» **Extract**
===
See the comparisons contrasting traditional outreach and Withreach

Not making Christmas
children-centered enough

-----There are four primary themes of Christmas: Kids. Kids. Kids. Kids. That is...

One, the children all around us (in our neighborhoods and in our church, happy kids and hurting kids).
Two, the child heart of our Christmas past (good memories and bad, and the unfulfilled dreams to which they are tied)
Three, The Child that was "born unto us" and all that that means for us.
Four, the child heart of faith, the citizen-child of the Kingdom.
-----So much of Christmas is about children, a fact which may hold within it an essential truth. We say we want people to experience God, yet we may at times withhold the God-qualities of joy, freedom, spontaneity, honesty, and uninhibited spiritual energy best expressed by children. Even at Christmas, if we are not careful children can be more like window dressing, moments of kid stuff dominated by hours of adult stuff.
===
» **Tasks to complete**
a) Answer these from the text on Christmas and children:
(i) How many primary themes of Christmas does it name?
(ii) In the second theme, what are the good and bad memories tied to?
(iii) What can children be more like at Christmas if we are not careful?
b) Print the part of the text on Christmas and children that opens with the words containing "Three, The Child" and closes with "of adult stuff.".
c) Carry on the text on Christmas and children from its last sentence.
===
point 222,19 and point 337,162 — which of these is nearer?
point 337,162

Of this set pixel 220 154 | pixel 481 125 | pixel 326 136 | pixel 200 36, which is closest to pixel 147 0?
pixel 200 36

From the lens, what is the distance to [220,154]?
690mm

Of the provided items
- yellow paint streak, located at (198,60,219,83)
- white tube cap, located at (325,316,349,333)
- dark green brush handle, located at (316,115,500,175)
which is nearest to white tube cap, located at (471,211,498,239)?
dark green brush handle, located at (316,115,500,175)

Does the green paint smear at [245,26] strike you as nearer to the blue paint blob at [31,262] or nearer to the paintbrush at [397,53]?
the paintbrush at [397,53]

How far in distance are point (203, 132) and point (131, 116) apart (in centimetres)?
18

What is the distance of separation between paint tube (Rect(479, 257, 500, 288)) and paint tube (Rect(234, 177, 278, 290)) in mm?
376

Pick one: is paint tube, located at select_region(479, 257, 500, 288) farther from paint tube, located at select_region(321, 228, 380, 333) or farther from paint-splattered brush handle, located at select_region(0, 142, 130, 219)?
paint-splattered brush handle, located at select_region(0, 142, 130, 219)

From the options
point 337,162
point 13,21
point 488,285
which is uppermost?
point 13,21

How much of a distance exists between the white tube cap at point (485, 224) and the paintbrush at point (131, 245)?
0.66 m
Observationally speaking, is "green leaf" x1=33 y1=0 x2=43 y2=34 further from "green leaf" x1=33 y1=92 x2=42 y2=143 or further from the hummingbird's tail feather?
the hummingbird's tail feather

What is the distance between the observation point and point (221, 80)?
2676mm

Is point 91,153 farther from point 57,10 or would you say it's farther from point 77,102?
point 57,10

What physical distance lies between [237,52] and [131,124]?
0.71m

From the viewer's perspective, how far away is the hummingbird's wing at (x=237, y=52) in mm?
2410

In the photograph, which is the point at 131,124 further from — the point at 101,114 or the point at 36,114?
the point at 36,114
===
» **Task-by-task results**
a)
(i) Four.
(ii) The unfulfilled dreams.
(iii) Window dressing.

b)
Three, The Child that was "born unto us" and all that that means for us.
Four, the child heart of faith, the citizen-child of the Kingdom.
-----So much of Christmas is about children, a fact which may hold within it an essential truth. We say we want people to experience God, yet we may at times withhold the God-qualities of joy, freedom, spontaneity, honesty, and uninhibited spiritual energy best expressed by children. Even at Christmas, if we are not careful children can be more like window dressing, moments of kid stuff dominated by hours of adult stuff.

c)
-----Making Christmas sufficiently children-centered requires creative intentionality. One large downtown church has a 35-minute Christmas Eve service (the only Christmas Eve activity at the church). It is planned by, mostly led by, and entirely centered around children. It's an annual tradition, and always packed - with children and with their adults. It is scheduled early, at 5:30 PM, so family Christmas Eve events can follow. There is no sermon, choir, or praise band. The pastor opens the gathering by inviting parents to relax, and allow the children the freedom to be themselves. Small children stand on the pews to see, giggles and laughter burst out spontaneously, the manger scene pageant never quite goes right, the hymns are children's carols, and people (adults especially) say it is the best church service of the year. It represents Christmas, and a celebration of joy and life, and community in a real way.
----- Research reveals that the unchurched long to experience life and the feeling of being alive. But most tend to view the Church as dull and lifeless. Is it possible that our best, and most overlooked city-reaching assets, are children? Think of the many ways children could participate in other creative bridges to the community. Consider all the possibilities!
-----And for that matter, maybe we should ask children how they would want to do Christmas at church? In fact, if you were given permission to dream, what would you really rather do for Christmas? Most likely it would be the kind of thing that would be highly appealing to the unchurched as well, and create that WOW effect we talked about.just the thing that would put you on the path to becoming truly remarkable!

Mistake #10
Communicating a heart-less message.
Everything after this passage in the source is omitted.